An exact reproduction of all the entries is what the answer must contain.
▼
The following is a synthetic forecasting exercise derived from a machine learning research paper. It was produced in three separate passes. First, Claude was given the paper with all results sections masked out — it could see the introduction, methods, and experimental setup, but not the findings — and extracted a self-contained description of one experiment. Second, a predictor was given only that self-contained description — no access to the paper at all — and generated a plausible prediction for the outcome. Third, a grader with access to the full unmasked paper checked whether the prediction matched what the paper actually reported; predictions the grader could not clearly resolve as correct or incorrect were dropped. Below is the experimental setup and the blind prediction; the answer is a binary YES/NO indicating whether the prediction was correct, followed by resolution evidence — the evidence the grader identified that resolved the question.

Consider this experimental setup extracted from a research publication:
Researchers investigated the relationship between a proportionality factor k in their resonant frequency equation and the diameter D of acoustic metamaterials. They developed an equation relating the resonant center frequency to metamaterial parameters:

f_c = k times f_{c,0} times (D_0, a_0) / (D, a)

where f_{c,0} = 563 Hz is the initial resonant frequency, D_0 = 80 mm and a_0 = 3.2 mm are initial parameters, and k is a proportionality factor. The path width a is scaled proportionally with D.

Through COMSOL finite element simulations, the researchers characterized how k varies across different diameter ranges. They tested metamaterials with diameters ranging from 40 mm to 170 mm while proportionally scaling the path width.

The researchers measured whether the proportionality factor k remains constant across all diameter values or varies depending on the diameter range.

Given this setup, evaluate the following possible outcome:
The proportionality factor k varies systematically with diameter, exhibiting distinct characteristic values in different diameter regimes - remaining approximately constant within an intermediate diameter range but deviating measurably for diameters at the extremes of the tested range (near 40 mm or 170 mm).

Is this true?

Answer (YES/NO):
▲
▶ [Task answer]:
The following is a synthetic forecasting exercise derived from a machine learning research paper. It was produced in three separate passes. First, Claude was given the paper with all results sections masked out — it could see the introduction, methods, and experimental setup, but not the findings — and extracted a self-contained description of one experiment. Second, a predictor was given only that self-contained description — no access to the paper at all — and generated a plausible prediction for the outcome. Third, a grader with access to the full unmasked paper checked whether the prediction matched what the paper actually reported; predictions the grader could not clearly resolve as correct or incorrect were dropped. Below is the experimental setup and the blind prediction; the answer is a binary YES/NO indicating whether the prediction was correct, followed by resolution evidence — the evidence the grader identified that resolved the question.

Consider this experimental setup extracted from a research publication:
Researchers investigated the relationship between a proportionality factor k in their resonant frequency equation and the diameter D of acoustic metamaterials. They developed an equation relating the resonant center frequency to metamaterial parameters:

f_c = k times f_{c,0} times (D_0, a_0) / (D, a)

where f_{c,0} = 563 Hz is the initial resonant frequency, D_0 = 80 mm and a_0 = 3.2 mm are initial parameters, and k is a proportionality factor. The path width a is scaled proportionally with D.

Through COMSOL finite element simulations, the researchers characterized how k varies across different diameter ranges. They tested metamaterials with diameters ranging from 40 mm to 170 mm while proportionally scaling the path width.

The researchers measured whether the proportionality factor k remains constant across all diameter values or varies depending on the diameter range.

Given this setup, evaluate the following possible outcome:
The proportionality factor k varies systematically with diameter, exhibiting distinct characteristic values in different diameter regimes - remaining approximately constant within an intermediate diameter range but deviating measurably for diameters at the extremes of the tested range (near 40 mm or 170 mm).

Is this true?

Answer (YES/NO):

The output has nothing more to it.